- _Exercise_
Your task is to print every entry below exactly as given.

- _Dataset_
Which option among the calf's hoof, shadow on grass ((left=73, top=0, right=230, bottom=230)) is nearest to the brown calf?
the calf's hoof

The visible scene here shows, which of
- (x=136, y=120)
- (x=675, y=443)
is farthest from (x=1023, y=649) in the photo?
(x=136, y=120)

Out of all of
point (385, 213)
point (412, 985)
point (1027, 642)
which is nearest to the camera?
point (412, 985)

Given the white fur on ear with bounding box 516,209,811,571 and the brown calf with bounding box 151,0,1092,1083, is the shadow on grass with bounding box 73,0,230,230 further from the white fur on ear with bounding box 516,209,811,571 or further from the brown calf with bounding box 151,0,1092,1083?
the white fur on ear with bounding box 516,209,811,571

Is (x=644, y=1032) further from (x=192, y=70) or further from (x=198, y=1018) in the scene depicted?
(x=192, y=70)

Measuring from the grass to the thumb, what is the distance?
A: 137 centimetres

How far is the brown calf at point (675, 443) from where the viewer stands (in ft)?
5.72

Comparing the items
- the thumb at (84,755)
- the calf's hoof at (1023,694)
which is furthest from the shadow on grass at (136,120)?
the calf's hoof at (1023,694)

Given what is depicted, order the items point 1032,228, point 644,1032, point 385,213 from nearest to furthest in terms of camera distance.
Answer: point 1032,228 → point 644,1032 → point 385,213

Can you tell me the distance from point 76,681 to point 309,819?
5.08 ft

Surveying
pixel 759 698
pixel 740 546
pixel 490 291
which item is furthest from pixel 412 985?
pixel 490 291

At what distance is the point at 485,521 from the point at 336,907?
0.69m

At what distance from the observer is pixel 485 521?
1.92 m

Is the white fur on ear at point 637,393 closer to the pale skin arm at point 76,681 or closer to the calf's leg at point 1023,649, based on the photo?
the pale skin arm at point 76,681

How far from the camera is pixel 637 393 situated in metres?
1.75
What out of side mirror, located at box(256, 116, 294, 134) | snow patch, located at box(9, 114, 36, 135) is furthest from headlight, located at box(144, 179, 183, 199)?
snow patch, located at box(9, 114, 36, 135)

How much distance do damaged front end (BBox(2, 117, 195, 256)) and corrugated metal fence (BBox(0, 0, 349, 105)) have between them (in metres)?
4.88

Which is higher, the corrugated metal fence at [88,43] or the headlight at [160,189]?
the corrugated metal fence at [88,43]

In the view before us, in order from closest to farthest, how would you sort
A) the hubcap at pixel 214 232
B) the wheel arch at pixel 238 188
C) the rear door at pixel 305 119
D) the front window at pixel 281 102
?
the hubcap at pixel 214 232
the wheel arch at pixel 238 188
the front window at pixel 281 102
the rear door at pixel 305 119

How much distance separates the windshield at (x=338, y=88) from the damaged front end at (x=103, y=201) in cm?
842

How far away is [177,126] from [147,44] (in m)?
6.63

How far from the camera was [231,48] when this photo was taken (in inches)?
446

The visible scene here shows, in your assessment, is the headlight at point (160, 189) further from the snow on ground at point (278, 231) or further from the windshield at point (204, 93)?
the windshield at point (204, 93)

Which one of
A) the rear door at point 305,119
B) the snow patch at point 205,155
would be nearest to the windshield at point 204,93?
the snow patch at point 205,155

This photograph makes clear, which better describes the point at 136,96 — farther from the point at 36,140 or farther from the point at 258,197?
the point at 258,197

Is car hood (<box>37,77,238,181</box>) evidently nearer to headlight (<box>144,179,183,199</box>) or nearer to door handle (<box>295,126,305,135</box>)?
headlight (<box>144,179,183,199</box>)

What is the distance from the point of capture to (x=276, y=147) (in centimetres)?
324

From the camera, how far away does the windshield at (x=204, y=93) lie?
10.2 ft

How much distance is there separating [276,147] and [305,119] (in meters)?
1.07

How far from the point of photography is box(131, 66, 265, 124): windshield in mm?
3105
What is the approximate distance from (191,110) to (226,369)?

- _Complete response_
Which option among the calf's hoof, shadow on grass ((left=73, top=0, right=230, bottom=230)) is nearest to the brown calf?
the calf's hoof

The visible scene here shows, which of
- (x=136, y=120)
- (x=675, y=443)
is farthest from (x=1023, y=649) in the photo?
(x=136, y=120)

Out of all of
point (385, 213)
point (412, 985)
point (1027, 642)
which is nearest to the camera?
point (412, 985)

Given the white fur on ear with bounding box 516,209,811,571 and the brown calf with bounding box 151,0,1092,1083, is the shadow on grass with bounding box 73,0,230,230 further from the white fur on ear with bounding box 516,209,811,571 or further from the brown calf with bounding box 151,0,1092,1083?
the white fur on ear with bounding box 516,209,811,571

Is (x=644, y=1032) further from (x=192, y=70) or further from (x=198, y=1018) in the scene depicted?
(x=192, y=70)

Measuring from the grass to the thumb, what is the distance?
A: 137 centimetres

How far is the brown calf at point (675, 443) from where the viewer stands (in ft)?
5.72

Comparing the items
- the thumb at (84,755)
- the calf's hoof at (1023,694)
which is furthest from the shadow on grass at (136,120)?
the calf's hoof at (1023,694)

Given what is depicted, order the items point 1032,228, point 644,1032, point 385,213 from nearest to furthest in terms of camera distance.
Answer: point 1032,228 → point 644,1032 → point 385,213

Can you tell me the distance from point 76,681 to point 309,819?
5.08 ft

Surveying
pixel 759 698
pixel 740 546
pixel 490 291
which item is furthest from pixel 412 985?
pixel 490 291

At what distance is the point at 485,521 from the point at 336,907?
0.69m

At what distance from the observer is pixel 485 521?
1.92 m

Is the white fur on ear at point 637,393 closer to the pale skin arm at point 76,681 or closer to the calf's leg at point 1023,649, based on the photo?
the pale skin arm at point 76,681

How far from the camera is pixel 637 393 situated in metres?
1.75
What out of side mirror, located at box(256, 116, 294, 134) | snow patch, located at box(9, 114, 36, 135) is furthest from headlight, located at box(144, 179, 183, 199)?
snow patch, located at box(9, 114, 36, 135)

How much distance do damaged front end (BBox(2, 117, 195, 256)) and corrugated metal fence (BBox(0, 0, 349, 105)) have between them (in metres)?
4.88

Which is higher, the corrugated metal fence at [88,43] or the headlight at [160,189]?
the corrugated metal fence at [88,43]

In the view before us, in order from closest to farthest, how would you sort
A) the hubcap at pixel 214 232
B) the wheel arch at pixel 238 188
C) the rear door at pixel 305 119
D) the front window at pixel 281 102
?
the hubcap at pixel 214 232
the wheel arch at pixel 238 188
the front window at pixel 281 102
the rear door at pixel 305 119

How much distance separates the windshield at (x=338, y=88) from the damaged front end at (x=103, y=201) in cm?
842

How far away is [177,126] from [147,44] (in m)?
6.63

How far from the camera was [231,48] when this photo was taken (in inches)?
446

The visible scene here shows, in your assessment, is the headlight at point (160, 189) further from the snow on ground at point (278, 231) or further from the windshield at point (204, 93)?
the windshield at point (204, 93)

Which one of
A) the rear door at point 305,119
B) the snow patch at point 205,155
would be nearest to the windshield at point 204,93?
the snow patch at point 205,155

This photograph makes clear, which better describes the point at 136,96 — farther from the point at 36,140 or farther from the point at 258,197?
the point at 258,197

Is car hood (<box>37,77,238,181</box>) evidently nearer to headlight (<box>144,179,183,199</box>) or nearer to door handle (<box>295,126,305,135</box>)?
headlight (<box>144,179,183,199</box>)

What is the distance from the point of capture to (x=276, y=147) (in centimetres)?
324

From the camera, how far away does the windshield at (x=204, y=93) lie?
10.2 ft

How much distance is there separating [276,147] and [305,119] (in meters)?
1.07

How far from the point of photography is box(131, 66, 265, 124): windshield in mm?
3105
What is the approximate distance from (191,110) to (226,369)?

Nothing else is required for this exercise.